** RECORDED DATA **
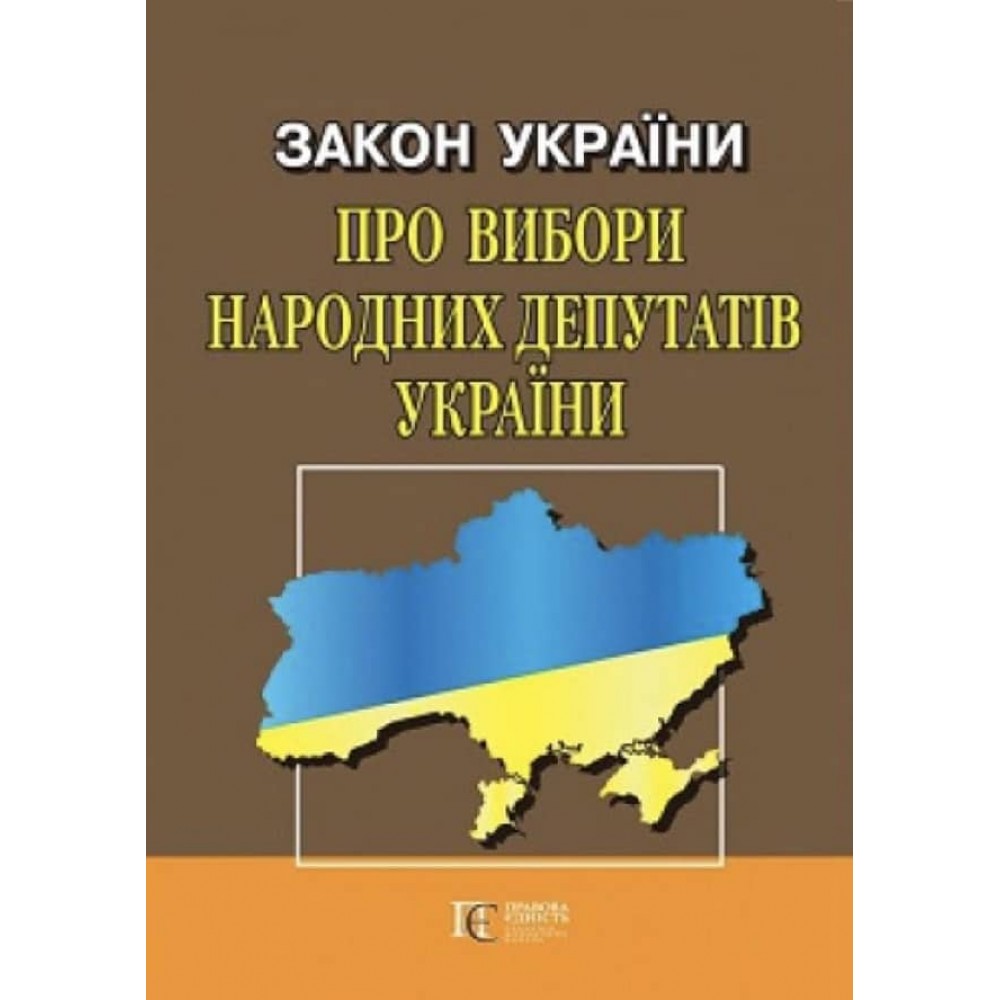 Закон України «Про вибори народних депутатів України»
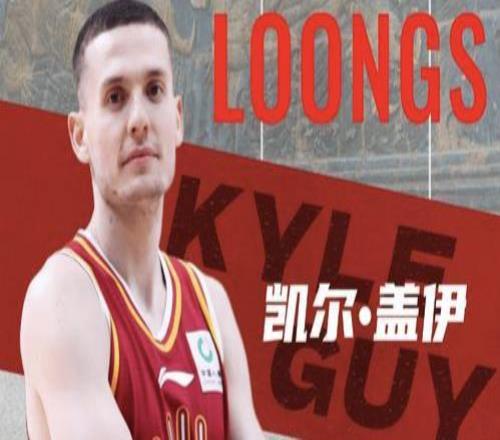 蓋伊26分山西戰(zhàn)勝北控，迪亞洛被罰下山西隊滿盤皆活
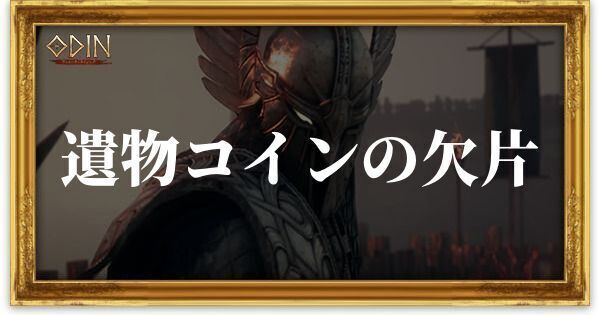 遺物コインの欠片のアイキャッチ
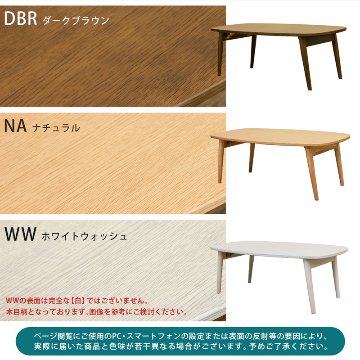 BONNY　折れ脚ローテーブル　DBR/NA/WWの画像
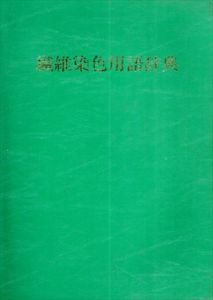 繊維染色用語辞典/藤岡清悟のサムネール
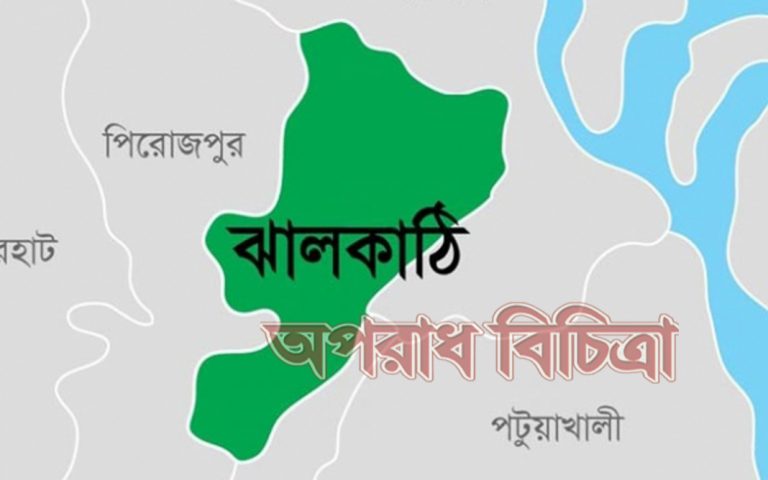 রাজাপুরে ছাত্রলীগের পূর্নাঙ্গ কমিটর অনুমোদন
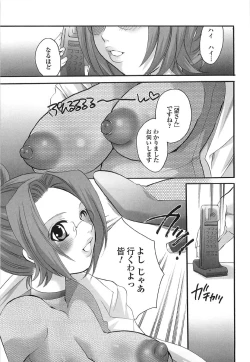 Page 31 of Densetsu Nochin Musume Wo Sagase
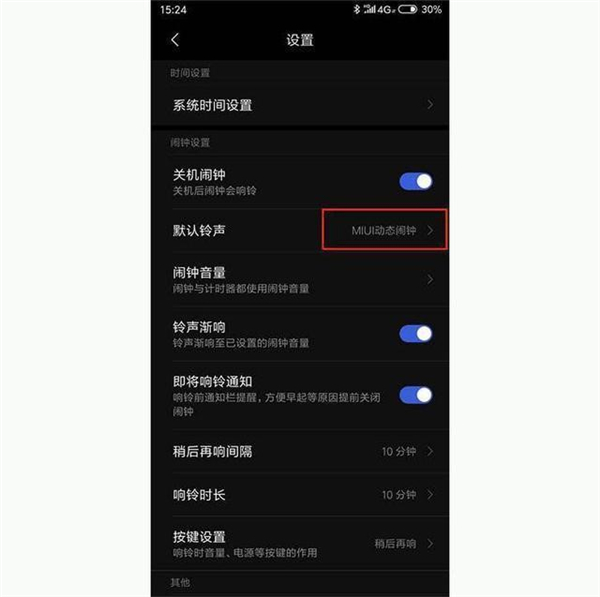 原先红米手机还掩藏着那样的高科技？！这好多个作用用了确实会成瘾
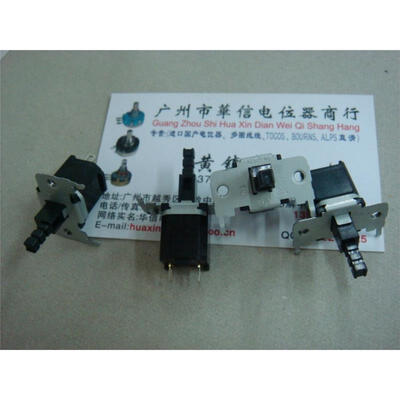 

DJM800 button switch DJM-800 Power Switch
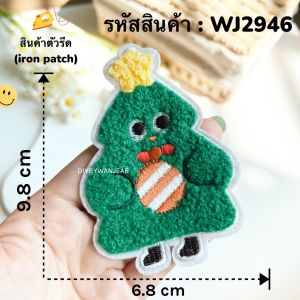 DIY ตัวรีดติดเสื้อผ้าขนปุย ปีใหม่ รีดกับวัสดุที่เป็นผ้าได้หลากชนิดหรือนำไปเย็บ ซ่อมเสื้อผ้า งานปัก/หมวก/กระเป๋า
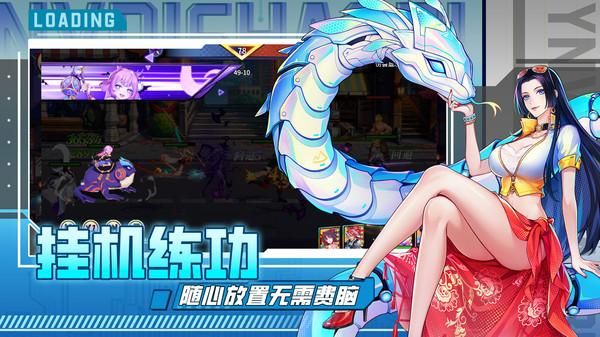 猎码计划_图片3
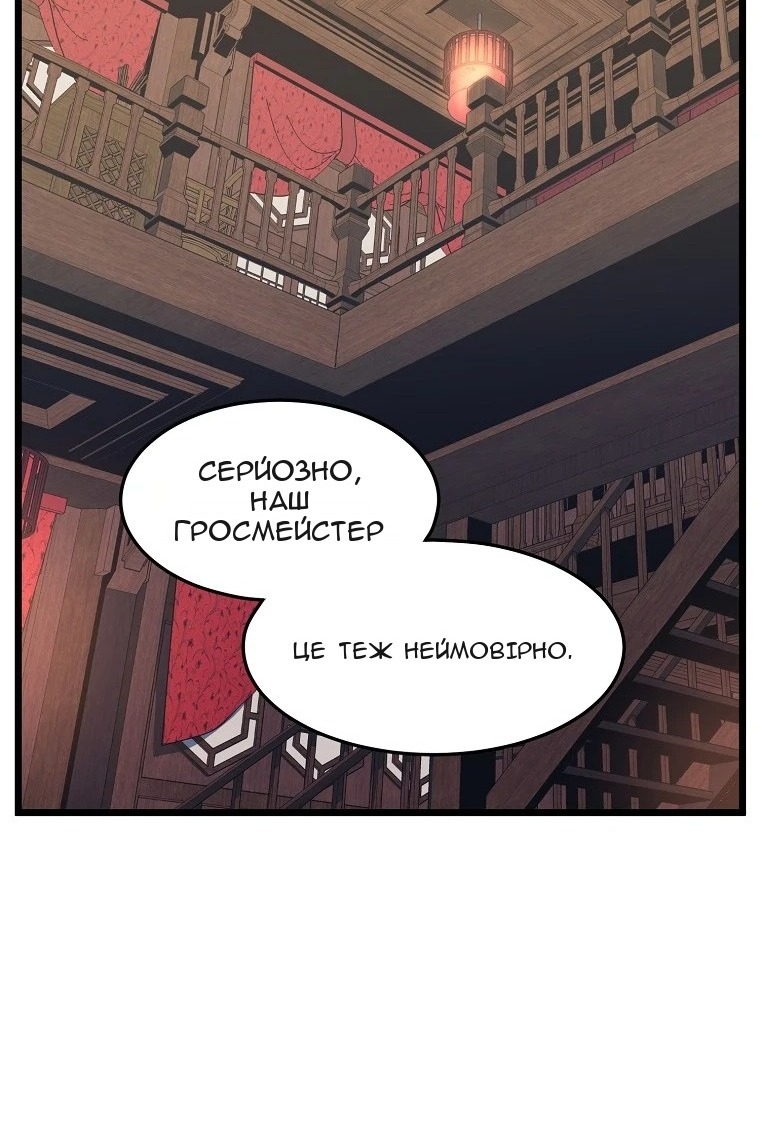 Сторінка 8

** EXERCISE DESCRIPTION **
All records, pictures excluded: copy them exactly.

** RESPONSE TO THIS EXERCISE **
 Закон України «Про вибори народних депутатів України»
 蓋伊26分山西戰(zhàn)勝北控，迪亞洛被罰下山西隊滿盤皆活
 遺物コインの欠片のアイキャッチ
 BONNY　折れ脚ローテーブル　DBR/NA/WWの画像
 繊維染色用語辞典/藤岡清悟のサムネール
 রাজাপুরে ছাত্রলীগের পূর্নাঙ্গ কমিটর অনুমোদন
 Page 31 of Densetsu Nochin Musume Wo Sagase
 原先红米手机还掩藏着那样的高科技？！这好多个作用用了确实会成瘾

DJM800 button switch DJM-800 Power Switch
 DIY ตัวรีดติดเสื้อผ้าขนปุย ปีใหม่ รีดกับวัสดุที่เป็นผ้าได้หลากชนิดหรือนำไปเย็บ ซ่อมเสื้อผ้า งานปัก/หมวก/กระเป๋า
 猎码计划_图片3
 Сторінка 8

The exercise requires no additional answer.